Yadira Sánchez Benítez


Richard Littauer | Amanda Casari | Leslie Hawthorn

Show Notes

Hello and welcome to Sustain! The podcast where we talk about sustaining open source for the long haul. Today we have joining us, Yadira Sánchez Benítez, who’s been on this podcast before, and we decided to bring her back since there’s so much more we wanted to discuss with her. Yadira is a lecturer in Data Science in London at UAL. She’s also a creative technologist, examining the role technology plays in our everyday lives and ecosystems, engaging, and actively dismantling the tech-violent pipelines reinforcing hegemonic structures and reimagining and co-creating spaces where technologies and art are pluriversal and liberatory, which we’ll learn more about today. Also, Yadira tells us about her Fellowship with the Software Sustainability Institute, what open source means in community work, her work with other communities that have language barriers to get them more involved, and she talks about the importance of being aware of privileges we hold in different spaces. Download his episode now to learn more!

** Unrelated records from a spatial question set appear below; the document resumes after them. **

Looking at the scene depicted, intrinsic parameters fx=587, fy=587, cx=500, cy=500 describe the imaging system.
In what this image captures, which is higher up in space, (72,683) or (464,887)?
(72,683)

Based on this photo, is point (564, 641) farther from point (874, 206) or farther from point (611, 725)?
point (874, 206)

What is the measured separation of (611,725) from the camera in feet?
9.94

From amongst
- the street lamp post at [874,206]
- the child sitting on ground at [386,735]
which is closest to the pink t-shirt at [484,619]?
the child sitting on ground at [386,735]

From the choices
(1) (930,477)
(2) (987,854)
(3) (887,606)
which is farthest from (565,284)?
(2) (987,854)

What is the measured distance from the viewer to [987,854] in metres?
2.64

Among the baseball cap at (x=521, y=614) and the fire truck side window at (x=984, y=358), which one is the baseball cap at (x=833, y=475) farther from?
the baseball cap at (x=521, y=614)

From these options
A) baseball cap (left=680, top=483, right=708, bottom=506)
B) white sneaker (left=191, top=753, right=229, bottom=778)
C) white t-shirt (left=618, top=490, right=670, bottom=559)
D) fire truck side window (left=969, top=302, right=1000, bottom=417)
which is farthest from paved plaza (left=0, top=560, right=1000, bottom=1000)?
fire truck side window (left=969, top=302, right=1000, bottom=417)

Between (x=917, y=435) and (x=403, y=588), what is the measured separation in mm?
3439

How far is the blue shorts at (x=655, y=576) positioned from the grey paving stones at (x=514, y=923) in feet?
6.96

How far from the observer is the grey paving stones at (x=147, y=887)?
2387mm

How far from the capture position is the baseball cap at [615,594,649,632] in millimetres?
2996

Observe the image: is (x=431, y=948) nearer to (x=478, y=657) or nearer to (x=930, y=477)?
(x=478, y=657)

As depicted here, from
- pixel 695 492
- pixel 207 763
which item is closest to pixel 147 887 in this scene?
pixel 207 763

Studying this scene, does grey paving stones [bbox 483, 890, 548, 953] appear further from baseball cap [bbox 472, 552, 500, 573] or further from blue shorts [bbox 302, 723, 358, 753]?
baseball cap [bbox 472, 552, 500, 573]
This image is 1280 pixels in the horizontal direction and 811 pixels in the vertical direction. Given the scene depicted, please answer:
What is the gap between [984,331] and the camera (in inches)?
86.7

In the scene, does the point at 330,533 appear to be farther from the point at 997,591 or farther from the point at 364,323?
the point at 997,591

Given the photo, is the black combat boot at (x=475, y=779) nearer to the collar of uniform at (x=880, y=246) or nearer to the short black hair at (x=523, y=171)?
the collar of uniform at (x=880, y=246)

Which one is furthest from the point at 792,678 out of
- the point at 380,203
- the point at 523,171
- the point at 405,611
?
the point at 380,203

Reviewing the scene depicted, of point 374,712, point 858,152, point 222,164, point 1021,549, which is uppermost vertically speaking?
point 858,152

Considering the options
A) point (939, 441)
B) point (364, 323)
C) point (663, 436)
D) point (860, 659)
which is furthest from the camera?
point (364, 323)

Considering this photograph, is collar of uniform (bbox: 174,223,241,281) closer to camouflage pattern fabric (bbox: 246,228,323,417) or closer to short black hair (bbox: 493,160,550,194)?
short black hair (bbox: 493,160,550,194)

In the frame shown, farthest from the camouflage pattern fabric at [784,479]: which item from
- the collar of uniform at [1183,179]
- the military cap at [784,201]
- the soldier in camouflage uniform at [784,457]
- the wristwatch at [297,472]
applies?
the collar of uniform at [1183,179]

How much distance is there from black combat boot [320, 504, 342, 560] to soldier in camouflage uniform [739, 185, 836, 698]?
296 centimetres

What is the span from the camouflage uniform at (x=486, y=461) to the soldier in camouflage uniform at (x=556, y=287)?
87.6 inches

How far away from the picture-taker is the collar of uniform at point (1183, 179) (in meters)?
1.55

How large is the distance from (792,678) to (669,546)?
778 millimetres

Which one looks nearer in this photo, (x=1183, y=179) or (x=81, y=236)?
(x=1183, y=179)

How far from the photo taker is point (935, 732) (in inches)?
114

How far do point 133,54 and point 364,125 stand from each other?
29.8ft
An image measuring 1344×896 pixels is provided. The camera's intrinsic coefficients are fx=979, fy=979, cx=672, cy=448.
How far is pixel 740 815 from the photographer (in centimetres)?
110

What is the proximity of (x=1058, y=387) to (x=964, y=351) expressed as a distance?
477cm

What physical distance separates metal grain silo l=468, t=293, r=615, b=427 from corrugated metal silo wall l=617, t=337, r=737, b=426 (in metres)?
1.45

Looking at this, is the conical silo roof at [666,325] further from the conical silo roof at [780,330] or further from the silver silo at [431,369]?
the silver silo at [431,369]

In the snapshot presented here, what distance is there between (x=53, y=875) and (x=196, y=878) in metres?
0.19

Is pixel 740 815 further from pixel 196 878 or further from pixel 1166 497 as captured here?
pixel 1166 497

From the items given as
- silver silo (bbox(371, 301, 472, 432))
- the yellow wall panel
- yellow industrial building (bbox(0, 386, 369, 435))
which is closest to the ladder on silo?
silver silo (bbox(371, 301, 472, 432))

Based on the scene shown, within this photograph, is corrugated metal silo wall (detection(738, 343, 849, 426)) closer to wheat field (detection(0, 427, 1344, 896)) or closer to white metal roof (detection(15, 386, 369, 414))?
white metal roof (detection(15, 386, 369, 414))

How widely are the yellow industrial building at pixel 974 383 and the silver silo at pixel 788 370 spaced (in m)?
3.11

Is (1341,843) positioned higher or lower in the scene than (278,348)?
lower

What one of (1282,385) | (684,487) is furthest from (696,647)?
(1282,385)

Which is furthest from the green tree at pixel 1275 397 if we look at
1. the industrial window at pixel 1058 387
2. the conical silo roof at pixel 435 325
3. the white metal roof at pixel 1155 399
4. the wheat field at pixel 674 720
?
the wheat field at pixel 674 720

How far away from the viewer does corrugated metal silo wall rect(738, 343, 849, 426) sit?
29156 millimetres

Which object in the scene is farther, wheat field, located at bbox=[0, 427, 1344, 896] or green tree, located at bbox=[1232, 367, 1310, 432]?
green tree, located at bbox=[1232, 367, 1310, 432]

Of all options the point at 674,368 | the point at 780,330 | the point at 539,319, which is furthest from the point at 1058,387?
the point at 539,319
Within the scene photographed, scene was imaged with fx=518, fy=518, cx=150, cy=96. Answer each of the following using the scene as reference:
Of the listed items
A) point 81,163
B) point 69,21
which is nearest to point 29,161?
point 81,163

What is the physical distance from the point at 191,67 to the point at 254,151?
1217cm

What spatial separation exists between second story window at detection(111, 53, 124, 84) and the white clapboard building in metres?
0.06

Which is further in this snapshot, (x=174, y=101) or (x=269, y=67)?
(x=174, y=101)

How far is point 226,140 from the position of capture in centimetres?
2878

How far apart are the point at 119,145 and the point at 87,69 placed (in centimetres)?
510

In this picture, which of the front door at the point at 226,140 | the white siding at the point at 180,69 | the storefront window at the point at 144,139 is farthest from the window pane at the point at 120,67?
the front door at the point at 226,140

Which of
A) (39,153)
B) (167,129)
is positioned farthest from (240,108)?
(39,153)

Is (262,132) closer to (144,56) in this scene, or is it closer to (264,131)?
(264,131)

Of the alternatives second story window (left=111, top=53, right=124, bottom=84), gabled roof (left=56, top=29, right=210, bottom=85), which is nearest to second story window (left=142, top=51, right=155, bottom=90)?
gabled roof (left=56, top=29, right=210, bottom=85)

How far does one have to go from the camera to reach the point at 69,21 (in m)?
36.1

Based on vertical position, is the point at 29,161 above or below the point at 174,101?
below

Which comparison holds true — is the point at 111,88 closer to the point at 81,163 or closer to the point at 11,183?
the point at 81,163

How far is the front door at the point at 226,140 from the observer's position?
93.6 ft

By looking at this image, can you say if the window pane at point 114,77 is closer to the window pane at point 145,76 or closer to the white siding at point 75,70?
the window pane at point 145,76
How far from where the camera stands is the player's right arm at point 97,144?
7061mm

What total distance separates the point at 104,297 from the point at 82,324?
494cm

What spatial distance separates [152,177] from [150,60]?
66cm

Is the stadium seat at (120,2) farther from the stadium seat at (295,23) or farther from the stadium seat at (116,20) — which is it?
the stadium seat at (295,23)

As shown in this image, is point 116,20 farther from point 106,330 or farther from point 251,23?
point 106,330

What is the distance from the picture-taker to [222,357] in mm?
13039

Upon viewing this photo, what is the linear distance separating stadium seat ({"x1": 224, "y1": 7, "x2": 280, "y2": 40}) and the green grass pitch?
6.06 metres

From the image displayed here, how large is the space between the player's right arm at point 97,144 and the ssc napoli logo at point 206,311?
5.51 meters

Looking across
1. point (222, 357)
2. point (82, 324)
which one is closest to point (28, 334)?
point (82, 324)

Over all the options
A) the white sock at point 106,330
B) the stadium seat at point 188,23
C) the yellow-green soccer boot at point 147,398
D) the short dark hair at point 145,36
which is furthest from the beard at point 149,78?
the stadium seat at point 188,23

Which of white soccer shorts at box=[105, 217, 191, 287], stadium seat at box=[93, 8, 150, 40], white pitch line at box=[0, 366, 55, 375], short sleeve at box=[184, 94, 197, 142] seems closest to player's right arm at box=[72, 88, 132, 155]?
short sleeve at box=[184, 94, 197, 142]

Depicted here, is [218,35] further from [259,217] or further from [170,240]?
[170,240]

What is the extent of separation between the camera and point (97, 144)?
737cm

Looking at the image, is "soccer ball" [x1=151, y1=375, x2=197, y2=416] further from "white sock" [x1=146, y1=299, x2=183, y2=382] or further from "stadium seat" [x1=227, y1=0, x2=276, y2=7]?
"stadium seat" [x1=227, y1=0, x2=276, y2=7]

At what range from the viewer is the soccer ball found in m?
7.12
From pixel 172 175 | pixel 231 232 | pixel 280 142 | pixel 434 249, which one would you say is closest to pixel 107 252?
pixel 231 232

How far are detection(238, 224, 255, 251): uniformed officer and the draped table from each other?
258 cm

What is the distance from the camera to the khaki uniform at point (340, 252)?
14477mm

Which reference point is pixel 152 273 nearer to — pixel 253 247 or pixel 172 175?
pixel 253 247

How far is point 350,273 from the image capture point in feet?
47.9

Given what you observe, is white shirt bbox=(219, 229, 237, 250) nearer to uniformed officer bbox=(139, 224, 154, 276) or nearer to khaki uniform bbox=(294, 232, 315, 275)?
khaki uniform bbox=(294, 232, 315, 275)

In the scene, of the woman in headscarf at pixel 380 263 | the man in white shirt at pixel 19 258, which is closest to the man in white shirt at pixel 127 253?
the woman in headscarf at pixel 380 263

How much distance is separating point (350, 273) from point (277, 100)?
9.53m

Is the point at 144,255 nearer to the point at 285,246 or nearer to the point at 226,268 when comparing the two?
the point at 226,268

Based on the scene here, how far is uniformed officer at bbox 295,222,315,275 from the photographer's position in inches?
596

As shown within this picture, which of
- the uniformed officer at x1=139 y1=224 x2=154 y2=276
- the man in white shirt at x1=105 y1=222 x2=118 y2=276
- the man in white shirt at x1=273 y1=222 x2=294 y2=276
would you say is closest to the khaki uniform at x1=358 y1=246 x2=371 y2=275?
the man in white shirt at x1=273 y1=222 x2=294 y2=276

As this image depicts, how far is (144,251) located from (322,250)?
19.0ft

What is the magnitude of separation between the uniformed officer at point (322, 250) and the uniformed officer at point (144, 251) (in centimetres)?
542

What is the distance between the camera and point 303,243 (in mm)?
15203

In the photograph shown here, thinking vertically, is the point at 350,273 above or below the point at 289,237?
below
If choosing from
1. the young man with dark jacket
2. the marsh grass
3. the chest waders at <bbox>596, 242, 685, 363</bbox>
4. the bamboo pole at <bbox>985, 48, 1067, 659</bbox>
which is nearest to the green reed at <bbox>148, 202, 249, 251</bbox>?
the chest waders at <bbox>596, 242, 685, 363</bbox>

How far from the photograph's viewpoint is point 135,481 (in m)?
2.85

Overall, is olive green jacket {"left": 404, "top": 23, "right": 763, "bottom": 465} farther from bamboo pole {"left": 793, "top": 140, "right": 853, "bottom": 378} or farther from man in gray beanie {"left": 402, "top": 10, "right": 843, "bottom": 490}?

[00:02:29] Yadira explains how she gets paid for what she does, how she got into that position, and her Fellowship with the Software Sustainability Institute.

[00:05:36] We hear some examples of what hegemonic control of open source production is in the aspect of community work. Also, Yadira tells us a little bit about AlterMundi, based in Argentina, that’s doing amazing work in the area of open source from a different perspective.

[00:09:45] We find out if there’s a way for people who want to learn more to get better engaged with what’s coming out in these communities across Central and South America.

[00:13:04] Leslie saw Yadira’s really cool wearables and electronic art in her portfolio and wonders if she’ll see her at a future Chaos Communications Congress Conference to show them off, and she tells us more about her creative work.

[00:19:31] Amanda wonders what Yadira’s experience has been working in statistical processes or data centered processes that are taken over by larger groups, and she shares her thoughts on how practitioners can work together to prevent this kind of weaponization.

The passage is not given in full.